Question Link: https://leetcode.com/problems/contains-duplicate/description/

So, I was able to quickly solve this problem with an approach of Sorting. O(n log n) time complexity.

class Solution:
    def containsDuplicate(self, nums: List[int]) -> bool:
        nums.sort()
        for i in range(0, len(nums)):
            if (i+1) < len(nums):
                if nums[i] == nums[i+1]:
                    return True
        return False

Now, one point I missed while thinking about the approach was that i+1 can go out of range if there are no duplicates.

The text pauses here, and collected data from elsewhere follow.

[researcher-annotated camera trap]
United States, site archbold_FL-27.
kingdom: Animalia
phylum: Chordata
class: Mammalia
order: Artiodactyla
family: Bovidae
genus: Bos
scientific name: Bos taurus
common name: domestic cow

There are other possible methods to solve this too. 4 were listed in the solution of this question.

1. Two Loops

class Solution:
    def containsDuplicate(self, nums: List[int]) -> bool:
        for i in range(0, len(nums)):
            for j in range(i+1, len(nums)):
                if nums[i] == nums[j]:
                    return True
        return False

1. Sorting

The one I used

1. Hash (set)

This is a better approach it only takes time O(n) however it has O(n) space complexity too.

class Solution:
    def containsDuplicate(self, nums: List[int]) -> bool:
        visited = set()
        for i in nums:
            if i in visited:
                return True
            visited.add(i)
        return False

1. Hash Map

This one was similar to the above one time and everything same. Just used a dictionary, i.e., hash map instead of set.

Could be more useful when finding duplicate occurrences.